State Senate Hopeful Gets Governor's Backing


Cameron Udall, a 33-year-old Democrat running for the District 5 State Senate seat, has little trouble identifying the issues that trouble her.

They are, she said, Arizona's lowly national rankings in child care, health, education and economy.


Cameron Udall

Arizona is rated the third-worst state to raise a child and brutal deaths of children have risen 58 percent, she said. Also, Arizona is the second-worst state in providing jobs with health insurance and the 10th highest in infant-mortality rate.

In education, the state is third lowest in per-pupil funding and 11th lowest in reading scores, she said.Arizona also has the highest drop-out and truancy rate in the nation and teacher salaries are $5,000 lower than the national average, Udall said.

Economically, the state has the ninth-highest disparity in family income between the richest and the poorest citizens. The state also struggles with the fourth-worst poverty rate, Udall said.

Arizona's median income is 3.5 percent below the national average and 23 percent of Arizona children live in poverty, compared to 17 percent nationally, she said.

"I know we can do better than this," Udall said.

Her promise if elected is "to do all that I can to make sure Arizona becomes one of the best states (in which) to raise a child by providing more funding for the students as well as teachers."As a rural senator, she says, she will work to bring more jobs to small-town Arizona.

That can be done, she said, "... by using what we have, like reviving the timber industry, while ensuring we don't lose the industries we do have, like cattle, mining and tourism," she said.

Udall brings to the campaign trail one of the most well-known names in Arizona politics. Her family helped settle St. Johns in the 1870s.

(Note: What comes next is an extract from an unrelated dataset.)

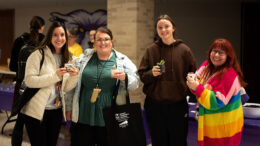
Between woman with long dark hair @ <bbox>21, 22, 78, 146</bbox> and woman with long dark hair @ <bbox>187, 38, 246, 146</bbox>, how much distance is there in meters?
1.08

Her great-great-grandfather, David King Udall, served in the Arizona Territorial Legislature. The family also has produced a secretary of the interior who served two American presidents, a solicitor general who served another president, four members of Congress, two chief justices of the Arizona Supreme Court, two mayors of Phoenix and five Arizona county attorneys.

"I've always been the daughter or niece of someone in office," Udall said. "Now, I'm the one running."

Recently, Udall picked up the support of Gov. Janet Napolitano who said the candidate's interests in education, child protective services and all-day kindergarten are important.

"I think Cam Udall has views similar to what I think needs to happen at the Legislature to move things forward."

Udall is appreciative of the governor's support.

"I think it will be a great help," she said. "I'm going to do what she did in the governor's race and work very hard."

Although she also been endorsed by former governor Rose Mofford as well, it's the support the Arizona Education Association has thrown behind her she's most proud of.

"After all, kids are all we have," she said.

Udall got her start in politics during her junior year at St. Johns High School when she served as a page in the United States Senate.

After graduating from St. Johns in 1989, she attend Brigham Young University for two years. She then studied at Trinity College in Dublin, Ireland before eventually returning to Arizona and earning a degree in psychology from Arizona State University in 1999. Only recently, she received her law degree from the Appalachian School of Law in Grundy, Va. After the bar exam, she returned to the family ranch in St. Johns.

"Being back home made me realize the ties I have to this area," she said. "That's when I decided to run for the state senate."